Thursday, November 9, 2017
Airbnb Crash Landing
No matter how short the flight may be, changing from one country to another is always disorienting--for me at least. The air time between Bangkok and Hong Kong wasn't much over a couple of hours but even so, I was at the airport three hours before my scheduled boarding time and that made for a long day. By the time I called my Hong Kong Airbnb host from the MRT station near my new home, I had logged nine hours in transit, if you count the long taxi ride to Bangkok's airport and I certainly did.
An efficient woman answered to my host's name (Tm Chan) and told me an old man would come to the MRT exit to guide me to my new Hong Kong room, "It's all right," she reassured me,"He's around 75 years old."
Eventually a very old man showed up, bearing a scrap of paper with my name scrawled on it. Taking my suitcase, he led me across the road and down another to reach the building where I would be staying for the next ten nights. When we got to the door, he punched in a code. The door remained locked.
Fortunately another tenant was exiting the building and we entered in his wake. A long staircase led to a small elevator. "Press nine," the old man said. I obeyed. The elevator door remained open and we stood still.
Repeated button pushing yielded no better results and the old man pulled out his phone. "She'll come soon," he said with no further elaboration. Meanwhile another man came up the stairs, grocery bags in hand. "Oh, no. Not again," he groaned.
He called another number, explaining the problem and turned to us when he had finished. "It's Friday night. Who knows if anyone will show up? What floor are you going to?"
When I said "Nine," he grinned. "I'm on the eighth. Looks like we both have a long climb ahead of us."
At this point another man pulled himself up the stairs. He was on crutches, wheezing audibly, and was clutching his chest by the time he paused in front of the open elevator door. "This is shite," he said, "I've been here two days and this is the second time the damned elevator stopped. I should have found a room in Kowloon. This place is horrible and I have another week to go."
"What," he asked, "would happen if it stops working when we're in it?"

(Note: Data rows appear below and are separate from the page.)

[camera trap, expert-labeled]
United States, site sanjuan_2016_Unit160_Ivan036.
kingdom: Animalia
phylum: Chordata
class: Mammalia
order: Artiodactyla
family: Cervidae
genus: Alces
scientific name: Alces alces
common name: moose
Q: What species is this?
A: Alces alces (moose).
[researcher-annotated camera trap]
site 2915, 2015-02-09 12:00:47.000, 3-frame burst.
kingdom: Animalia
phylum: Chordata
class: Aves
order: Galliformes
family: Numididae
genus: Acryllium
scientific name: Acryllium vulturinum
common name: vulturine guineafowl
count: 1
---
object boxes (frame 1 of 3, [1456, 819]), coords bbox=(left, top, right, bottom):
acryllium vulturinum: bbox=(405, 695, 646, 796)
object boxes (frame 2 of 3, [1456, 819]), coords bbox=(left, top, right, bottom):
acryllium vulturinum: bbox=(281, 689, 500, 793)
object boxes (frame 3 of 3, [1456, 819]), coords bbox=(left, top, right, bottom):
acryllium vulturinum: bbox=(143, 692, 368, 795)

This is one of my leading phobias, even when in a building not as dirty and ramshackle as the one we all were standing in. Silently I vowed never to set foot in this elevator once my suitcase was on the ninth floor, just as a Filipina lady approached our merry little throng. She ignored our complaints, stepped in the elevator, pressed the button, and stepped back out. The door closed, the elevator went up, and returned when she pushed the Down button. With a generous amount of trepidation, I followed her inside along with the old man and my suitcase.
We made it up to the ninth floor, then walked down a half-flight of stairs. The old man lifted up the filthiest doormat I've ever seen and extricated a key. Along with it came the stench of mildew. He opened the door and turned on the light, beckoning to me in a welcoming fashion.
The room I had seen in photographs had clean white walls, a bed with a substantial mattress, and a small but clean bathroom. The one I stood in had dingy walls, a dirty floor fan, a dodgy-looking air conditioner, and a thin pad that posed as a mattress. The pad was covered with a covering that may have once have been white but now was close to pearl grey. When I pulled it back, the sheet that appeared was stained and dirty.
I could barely glance at the bathroom, I pulled up a window shade and covered my nose as a fine miasma of dust issued from it.
"I can't stay here," I muttered and the old man looked concerned. He was only the guide and all I wanted was for him to leave so I could think about my next move. I handed him 50 Hong Kong dollars and closed the door. At least the lock appeared to work.
Within a few more minutes, there was a knock at the door. A woman stood there and told me she was Tm Chan's assistant. I struggled for poise and coherence before I spoke. "I can't stay here. Chungking Mansions is better than this place."
"You get what you pay for," she said breezily, "and this room is very cheap. This is Hong Kong."
"No," I told her, "I paid for small and I expect that in Hong Kong. I didn't expect filth. Look at this bedsheet."
"I'll bring you a clean one but I won't be back for an hour. Stay here for one night. You're not going to find another place to stay in Hong Kong on a Friday night."
She left and I made a quick decision. Picking up my suitcase, I made it down the nine flights of stairs to the street, got on the MTR, and was at the entrance of Chungking Mansions within minutes. There a man led me to a room that was very old but very clean and there I remained for that night and the next.
Airbnb gave me a full refund for that hideous room but my simple faith has been badly shaken. My first Hong Kong Airbnb was everything it purported to be, and I had left wishing I could live in it forever. The second one was far from that. Luck of the draw...and caveat emptor! I hope the old man on crutches survived his stay at 126 Connaught Road West in the On Shun Building.